**Task statement:**
Any picture in the material should be left out, while all other lines are copied exactly.

**Listed entries:**
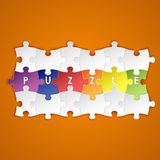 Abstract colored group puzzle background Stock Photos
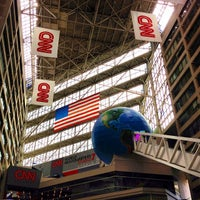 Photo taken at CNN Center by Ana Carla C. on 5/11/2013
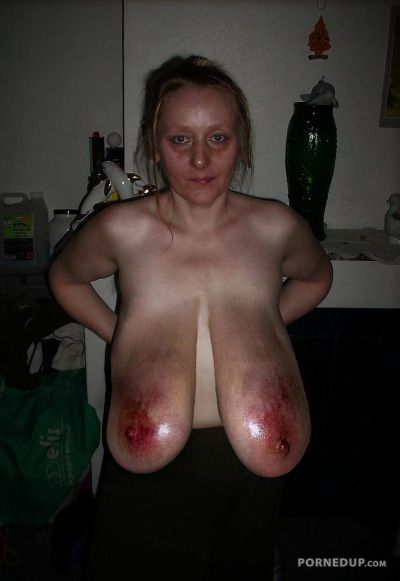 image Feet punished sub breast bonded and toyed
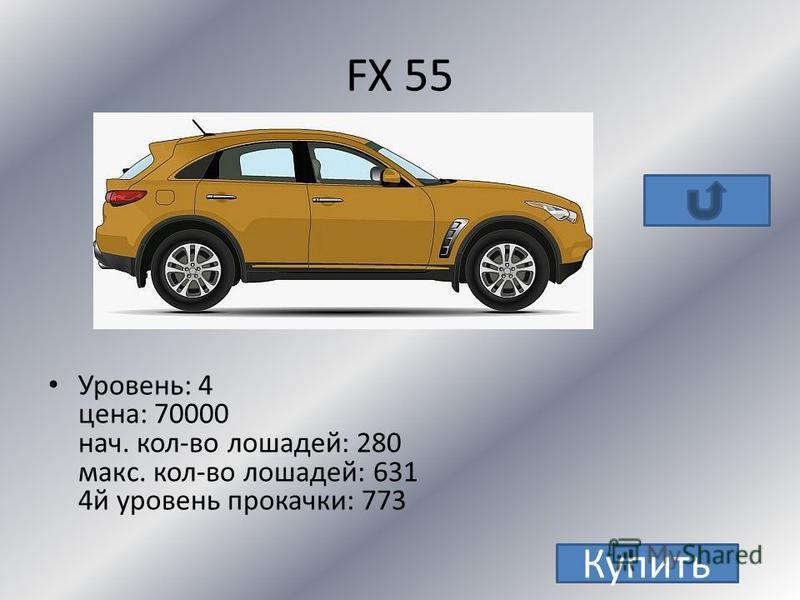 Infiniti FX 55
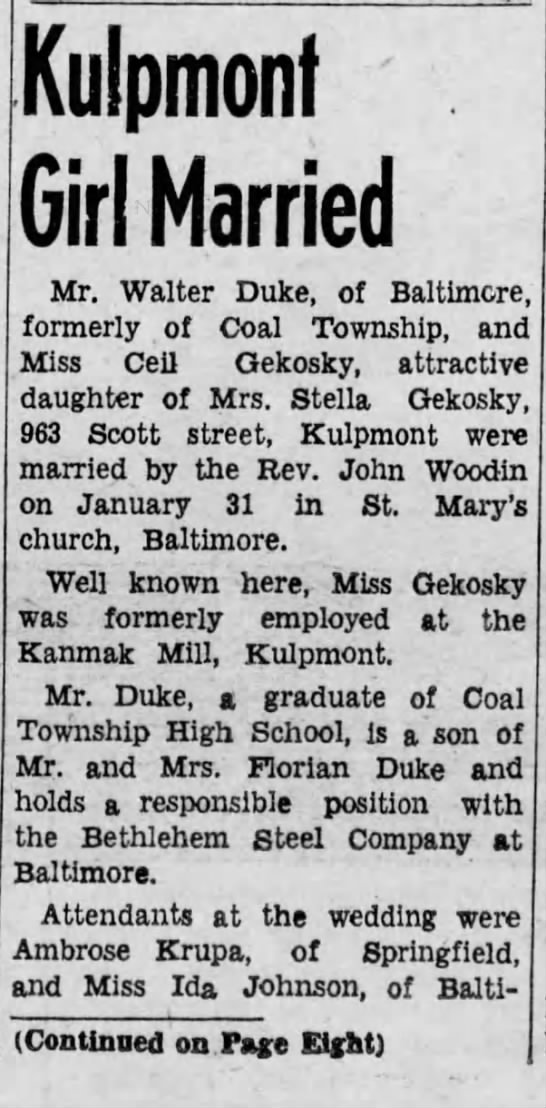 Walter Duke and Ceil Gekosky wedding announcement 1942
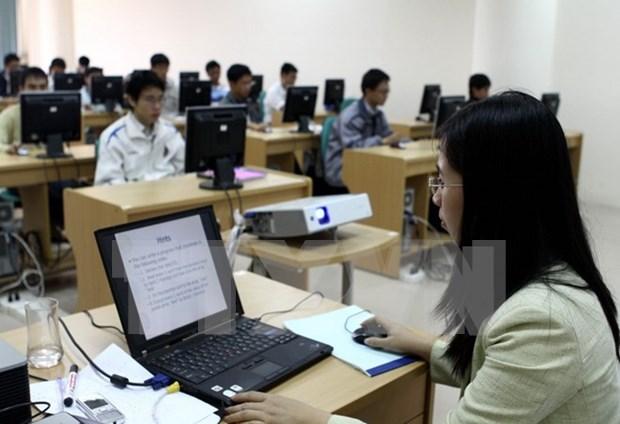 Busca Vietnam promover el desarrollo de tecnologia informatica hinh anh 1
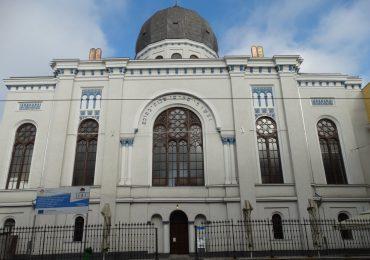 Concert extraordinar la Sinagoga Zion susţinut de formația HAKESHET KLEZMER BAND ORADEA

**Result of this task:**
 Abstract colored group puzzle background Stock Photos
 Photo taken at CNN Center by Ana Carla C. on 5/11/2013
 image Feet punished sub breast bonded and toyed
 Infiniti FX 55
 Walter Duke and Ceil Gekosky wedding announcement 1942
 Busca Vietnam promover el desarrollo de tecnologia informatica hinh anh 1
 Concert extraordinar la Sinagoga Zion susţinut de formația HAKESHET KLEZMER BAND ORADEA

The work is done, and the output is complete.